# start of RECORDS TO USE

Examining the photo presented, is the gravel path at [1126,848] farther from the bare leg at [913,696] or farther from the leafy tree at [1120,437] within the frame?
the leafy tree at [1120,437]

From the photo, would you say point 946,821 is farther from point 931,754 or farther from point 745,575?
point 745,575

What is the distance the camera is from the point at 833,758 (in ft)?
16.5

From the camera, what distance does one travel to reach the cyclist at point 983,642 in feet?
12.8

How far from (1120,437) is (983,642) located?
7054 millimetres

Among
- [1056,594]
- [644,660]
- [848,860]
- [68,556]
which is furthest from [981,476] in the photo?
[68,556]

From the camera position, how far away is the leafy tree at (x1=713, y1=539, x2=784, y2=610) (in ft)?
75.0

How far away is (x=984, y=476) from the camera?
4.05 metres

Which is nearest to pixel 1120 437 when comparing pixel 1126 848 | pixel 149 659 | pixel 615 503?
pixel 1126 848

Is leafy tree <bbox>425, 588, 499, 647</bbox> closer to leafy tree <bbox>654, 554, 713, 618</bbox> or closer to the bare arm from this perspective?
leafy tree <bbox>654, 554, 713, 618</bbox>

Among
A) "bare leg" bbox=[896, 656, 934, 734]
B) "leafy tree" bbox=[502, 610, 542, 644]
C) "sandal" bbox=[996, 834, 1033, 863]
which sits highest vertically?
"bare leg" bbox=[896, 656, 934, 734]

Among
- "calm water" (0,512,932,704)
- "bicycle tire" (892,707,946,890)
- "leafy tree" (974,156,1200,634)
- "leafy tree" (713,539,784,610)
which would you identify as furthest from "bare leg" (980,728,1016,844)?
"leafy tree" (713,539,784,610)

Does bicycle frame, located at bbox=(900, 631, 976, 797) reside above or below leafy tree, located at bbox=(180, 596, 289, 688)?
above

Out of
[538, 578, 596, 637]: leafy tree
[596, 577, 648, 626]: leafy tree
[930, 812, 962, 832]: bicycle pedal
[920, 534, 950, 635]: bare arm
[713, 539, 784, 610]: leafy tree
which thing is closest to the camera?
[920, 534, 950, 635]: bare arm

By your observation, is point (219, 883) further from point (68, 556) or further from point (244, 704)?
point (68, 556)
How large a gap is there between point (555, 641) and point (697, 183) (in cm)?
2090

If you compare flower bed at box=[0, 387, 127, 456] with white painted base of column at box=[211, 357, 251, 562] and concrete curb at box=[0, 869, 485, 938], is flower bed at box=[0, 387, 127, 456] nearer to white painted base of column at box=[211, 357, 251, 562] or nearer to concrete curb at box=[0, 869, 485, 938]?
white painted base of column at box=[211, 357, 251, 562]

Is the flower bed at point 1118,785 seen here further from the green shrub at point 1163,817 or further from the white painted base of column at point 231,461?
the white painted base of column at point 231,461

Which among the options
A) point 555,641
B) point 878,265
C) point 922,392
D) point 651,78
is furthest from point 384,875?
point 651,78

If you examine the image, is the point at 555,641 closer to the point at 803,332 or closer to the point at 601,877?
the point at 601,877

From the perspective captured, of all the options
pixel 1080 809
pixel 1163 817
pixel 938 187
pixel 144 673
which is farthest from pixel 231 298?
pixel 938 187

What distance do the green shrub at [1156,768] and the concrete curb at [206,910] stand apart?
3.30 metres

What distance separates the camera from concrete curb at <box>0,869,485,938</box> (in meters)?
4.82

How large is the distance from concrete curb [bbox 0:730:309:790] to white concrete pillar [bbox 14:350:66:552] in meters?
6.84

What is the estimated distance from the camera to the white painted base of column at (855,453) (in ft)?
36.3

# end of RECORDS TO USE

EXERCISE REQUIREMENTS: Repeat word for word the part that begins with the line containing "From the perspective" and ends with the line containing "3.30 metres", including both of those lines.

RESULT OF THIS EXERCISE:
From the perspective captured, of all the options
pixel 1080 809
pixel 1163 817
pixel 938 187
pixel 144 673
which is farthest from pixel 231 298?
pixel 938 187

What distance do the green shrub at [1156,768] and the concrete curb at [206,910] stand apart?
3.30 metres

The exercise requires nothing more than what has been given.